New rules come into force in October for VAT-registered firms reporting under the Construction Industry Scheme (CIS) as part of HMRC’s attempt to tackle fraud in the industry.
Fraudsters who set up companies in order to siphon off VAT and then close within months before paying anything to HMRC, have started operating in the construction industry. As measures have been taken in other sectors to close them down, the fraudsters have sought out other industries to exploit.
The domestic reverse charge (meaning UK-only) will be introduced from 1 October and means that businesses receiving certain services will have to pay VAT directly to HMRC instead of the supplier of those services. This removes the flow of money from VAT between businesses, with the onus on the recipient of services to account for the VAT.

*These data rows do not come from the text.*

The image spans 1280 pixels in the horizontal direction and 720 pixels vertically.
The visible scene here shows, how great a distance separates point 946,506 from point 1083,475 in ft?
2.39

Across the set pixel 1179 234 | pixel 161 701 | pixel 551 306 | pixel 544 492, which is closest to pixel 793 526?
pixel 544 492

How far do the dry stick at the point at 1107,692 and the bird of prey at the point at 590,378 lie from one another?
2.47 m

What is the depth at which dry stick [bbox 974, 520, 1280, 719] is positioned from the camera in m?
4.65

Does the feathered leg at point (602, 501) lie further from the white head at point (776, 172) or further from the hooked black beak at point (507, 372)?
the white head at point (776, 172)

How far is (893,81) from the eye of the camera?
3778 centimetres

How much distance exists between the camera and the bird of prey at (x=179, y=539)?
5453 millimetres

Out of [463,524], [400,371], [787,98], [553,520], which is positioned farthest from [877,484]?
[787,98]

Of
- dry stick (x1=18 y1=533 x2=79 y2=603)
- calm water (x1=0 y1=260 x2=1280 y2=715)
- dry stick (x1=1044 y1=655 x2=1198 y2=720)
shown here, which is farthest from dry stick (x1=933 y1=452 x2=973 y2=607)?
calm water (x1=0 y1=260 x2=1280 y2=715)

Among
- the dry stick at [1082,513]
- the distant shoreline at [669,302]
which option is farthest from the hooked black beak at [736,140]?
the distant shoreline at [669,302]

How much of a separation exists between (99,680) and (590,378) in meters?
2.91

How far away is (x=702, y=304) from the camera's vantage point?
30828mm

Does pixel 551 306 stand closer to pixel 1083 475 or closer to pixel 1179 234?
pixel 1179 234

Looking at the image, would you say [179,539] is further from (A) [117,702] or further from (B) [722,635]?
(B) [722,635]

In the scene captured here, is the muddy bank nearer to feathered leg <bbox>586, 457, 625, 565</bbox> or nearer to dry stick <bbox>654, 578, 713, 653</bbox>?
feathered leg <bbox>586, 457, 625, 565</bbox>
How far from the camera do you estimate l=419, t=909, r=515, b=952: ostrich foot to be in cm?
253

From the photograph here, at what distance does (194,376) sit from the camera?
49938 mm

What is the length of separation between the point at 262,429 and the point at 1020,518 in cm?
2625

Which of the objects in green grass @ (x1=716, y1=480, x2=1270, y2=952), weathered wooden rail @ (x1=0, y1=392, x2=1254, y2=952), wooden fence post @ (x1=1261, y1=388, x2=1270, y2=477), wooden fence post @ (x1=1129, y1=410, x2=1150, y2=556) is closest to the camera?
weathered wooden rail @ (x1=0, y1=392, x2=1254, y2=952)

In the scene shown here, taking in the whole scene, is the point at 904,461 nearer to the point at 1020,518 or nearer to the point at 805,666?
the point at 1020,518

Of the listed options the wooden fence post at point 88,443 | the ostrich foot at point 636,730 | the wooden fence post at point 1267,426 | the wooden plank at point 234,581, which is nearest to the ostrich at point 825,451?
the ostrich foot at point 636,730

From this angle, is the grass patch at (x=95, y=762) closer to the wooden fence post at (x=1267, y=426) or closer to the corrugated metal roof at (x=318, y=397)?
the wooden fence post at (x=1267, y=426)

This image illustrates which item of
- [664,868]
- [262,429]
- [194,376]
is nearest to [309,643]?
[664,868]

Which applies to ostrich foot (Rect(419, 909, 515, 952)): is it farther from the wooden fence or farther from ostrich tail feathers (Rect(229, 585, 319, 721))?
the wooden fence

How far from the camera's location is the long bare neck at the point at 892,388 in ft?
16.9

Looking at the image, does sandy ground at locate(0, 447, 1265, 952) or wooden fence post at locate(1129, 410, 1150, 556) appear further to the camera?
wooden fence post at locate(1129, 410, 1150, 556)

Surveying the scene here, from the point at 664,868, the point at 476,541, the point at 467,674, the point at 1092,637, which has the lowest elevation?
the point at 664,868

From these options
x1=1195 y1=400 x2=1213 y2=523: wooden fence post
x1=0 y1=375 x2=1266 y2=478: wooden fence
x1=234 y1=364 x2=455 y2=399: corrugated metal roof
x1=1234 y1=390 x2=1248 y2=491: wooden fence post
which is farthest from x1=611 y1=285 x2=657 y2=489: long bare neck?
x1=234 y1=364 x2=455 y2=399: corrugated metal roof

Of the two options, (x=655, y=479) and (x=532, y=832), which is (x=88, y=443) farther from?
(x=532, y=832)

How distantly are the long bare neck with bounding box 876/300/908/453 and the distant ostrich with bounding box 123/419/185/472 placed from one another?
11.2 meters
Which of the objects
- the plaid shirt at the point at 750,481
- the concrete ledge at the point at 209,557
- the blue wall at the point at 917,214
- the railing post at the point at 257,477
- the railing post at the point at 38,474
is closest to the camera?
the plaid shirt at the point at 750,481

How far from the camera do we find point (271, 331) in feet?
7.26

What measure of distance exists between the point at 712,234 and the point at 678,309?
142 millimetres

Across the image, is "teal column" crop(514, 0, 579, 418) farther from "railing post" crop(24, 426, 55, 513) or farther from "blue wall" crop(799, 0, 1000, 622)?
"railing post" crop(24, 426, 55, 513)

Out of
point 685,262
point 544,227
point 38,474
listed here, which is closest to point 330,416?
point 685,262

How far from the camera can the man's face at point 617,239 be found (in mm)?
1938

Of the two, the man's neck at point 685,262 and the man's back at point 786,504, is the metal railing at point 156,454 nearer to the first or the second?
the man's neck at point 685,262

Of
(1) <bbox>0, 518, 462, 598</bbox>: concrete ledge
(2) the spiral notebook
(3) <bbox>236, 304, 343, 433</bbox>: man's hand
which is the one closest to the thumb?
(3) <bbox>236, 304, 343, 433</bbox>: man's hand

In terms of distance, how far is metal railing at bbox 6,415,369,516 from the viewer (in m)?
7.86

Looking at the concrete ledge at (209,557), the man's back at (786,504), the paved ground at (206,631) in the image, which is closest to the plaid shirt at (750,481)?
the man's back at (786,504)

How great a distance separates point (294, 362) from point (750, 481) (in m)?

Those affected include sole traders and individuals working as contractors, or sub-contractors to larger contractors, or through agencies. CIS registered companies and companies invoicing non-CIS registered clients will continue to charge VAT as usual.
The charge applies only to supplies subject to standard or reduced rate VAT, not to zero-rated supplies or suppliers below the VAT threshold. VAT accounted for under the charge will not count towards the VAT registration limit for the recipient.
The specific services targeted include:
- installations of systems such as heating, air-conditioning, power, drainage, sanitation etc.
- internal or external painting and decorating
- construction, demolition, repair or alteration of any structures.
Excluded from the reverse charge are professional work from surveyors and architects, machinery delivery or installation of security systems.
Any contracts that are only partially completed by the October start date will have to be reviewed to assess whether the new charge needs to be applied to unfinished elements of a project. Subcontractors will need to plan for cashflow implications as previous, perfectly legitimate, uses of VAT around cashflow will disappear.
HMRC has said that it will apply a ‘light touch’ on any penalties for the first six months to allow firms to transition to the new regulations. If businesses are seen to be trying to comply with the new rules, and correct any errors as soon as possible, they should avoid being penalised.